Stannard blow brings Aussies closer together
HE narrowly avoided being yet another hard luck story but Maurice Longbottom says the adversity buffeting the Australian mens sevens team will only make them stronger at the Commonwealth Games.
Longbottom, who overcame an ankle injury just in time to play on the Gold Coast, and the Aussie mens team flew into the Gold Coast on Tuesday after basing their camp in Sydney.
They arrived minus four key players, however, with two captains Lewis Holland (hamstring) and James Stannard (fractured skull) ruled out in the last few weeks, and Simon Kennewell (knee) also sidelined.
Experienced former captain Ed Jenkins was also forced to retire recently with a shoulder injury.
The awful circumstances of Stannard's injury - an alleged coward's punch - rocked the team but they were buoyed by the veteran turning up to training on Monday to wish them well.
Coach Andy Friend has had his hands full ahead of his last tournament in charge, following an awkwardly timed decision by Rugby Australia last month to replace him with current women's coach Tim Walsh.

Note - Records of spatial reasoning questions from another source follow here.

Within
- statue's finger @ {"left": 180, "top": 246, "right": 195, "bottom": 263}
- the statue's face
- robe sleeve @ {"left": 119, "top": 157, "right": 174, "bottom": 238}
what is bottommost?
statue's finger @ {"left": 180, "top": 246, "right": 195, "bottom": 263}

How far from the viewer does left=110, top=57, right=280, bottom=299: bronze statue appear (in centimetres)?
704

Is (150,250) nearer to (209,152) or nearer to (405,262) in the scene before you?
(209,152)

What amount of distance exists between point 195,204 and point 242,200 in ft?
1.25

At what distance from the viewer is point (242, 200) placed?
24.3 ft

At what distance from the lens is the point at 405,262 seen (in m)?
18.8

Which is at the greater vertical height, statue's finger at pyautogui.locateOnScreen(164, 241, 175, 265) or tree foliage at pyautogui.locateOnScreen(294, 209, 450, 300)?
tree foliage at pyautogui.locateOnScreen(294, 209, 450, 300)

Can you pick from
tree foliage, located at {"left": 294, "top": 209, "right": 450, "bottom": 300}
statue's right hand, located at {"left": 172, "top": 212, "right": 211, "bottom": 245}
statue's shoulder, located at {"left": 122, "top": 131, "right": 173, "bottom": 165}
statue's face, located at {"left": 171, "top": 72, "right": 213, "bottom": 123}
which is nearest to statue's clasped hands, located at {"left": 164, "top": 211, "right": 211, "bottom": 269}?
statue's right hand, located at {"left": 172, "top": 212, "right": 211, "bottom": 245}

The bad luck has stacked up on Australia ahead of a Commonwealth Games where the world's top three nations Fiji, New Zealand and South Africa are competing.
But the Aussies believe the adversity has a silver lining.

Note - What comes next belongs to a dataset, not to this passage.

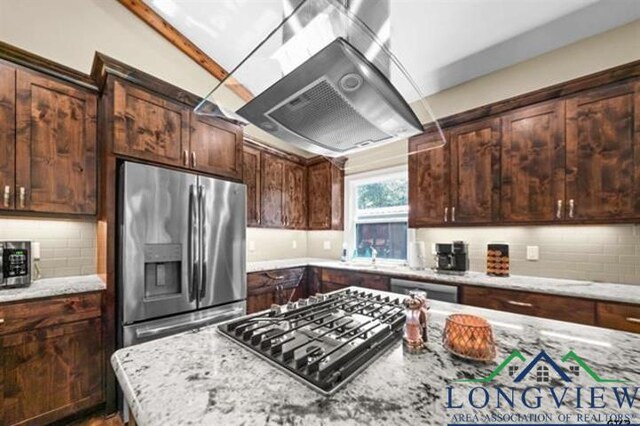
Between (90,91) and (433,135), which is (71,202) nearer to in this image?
(90,91)

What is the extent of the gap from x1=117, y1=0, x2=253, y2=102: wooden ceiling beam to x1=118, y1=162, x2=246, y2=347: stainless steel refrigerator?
1.49m

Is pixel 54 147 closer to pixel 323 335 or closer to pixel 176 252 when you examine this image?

"We have had a lot of downs leading up to it, but if anything it has probably made our group stronger," Longbottom said.
"We have come together tightly and I have felt that in training. We are just doing everything at 110 per cent. If anything it has pushed us more, and motivated us even more."
Longbottom is a relieved man after recovering from a syndesmosis injury he feared would keep him out of the Games.

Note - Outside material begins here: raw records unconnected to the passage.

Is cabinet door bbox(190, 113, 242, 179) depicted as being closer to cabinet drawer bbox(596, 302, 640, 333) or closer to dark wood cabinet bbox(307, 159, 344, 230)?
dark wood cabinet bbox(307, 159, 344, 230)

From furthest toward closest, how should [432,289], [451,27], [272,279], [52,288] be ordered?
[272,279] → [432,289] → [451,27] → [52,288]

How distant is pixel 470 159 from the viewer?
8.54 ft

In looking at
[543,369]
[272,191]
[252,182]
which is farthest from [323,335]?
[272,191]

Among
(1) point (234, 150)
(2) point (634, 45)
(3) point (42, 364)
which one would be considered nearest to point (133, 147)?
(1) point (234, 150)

The 24-year-old, who is in his first season, emerged as a hot-stepping cult hero at the Sydney Sevens after scoring a sizzling solo try against New Zealand, on the way to Australia's tournament win.
But he picked up an injury the next weekend in New Zealand and feared it was serious.
"I got back into the room and I was pretty devastated, I was in a dark place then," Longbottom said.
"But the boys got around me and Friendy got around me and they said just get in there and do my rehab and I will be ready to go. You work so hard to get to something and then you get injured. But having the support behind me made it a lot easier.
"I did everything right for my recovery and the speaking to Friendy he gave me a couple of deadlines to make, and I made those.
"Here we are now, getting ready for the big dance."
Longbottom is a proud indigenous man, who hails from La Perouse. He said he would be proudly flying the flag for his people, along with fellow Aboriginal sevens star John Porch.
"I wear an Aboriginal flag in my mouthguard and that means a lot to me," Longbottom said.
"Johnny and I talk about it, we are definitely both proud indigenous men."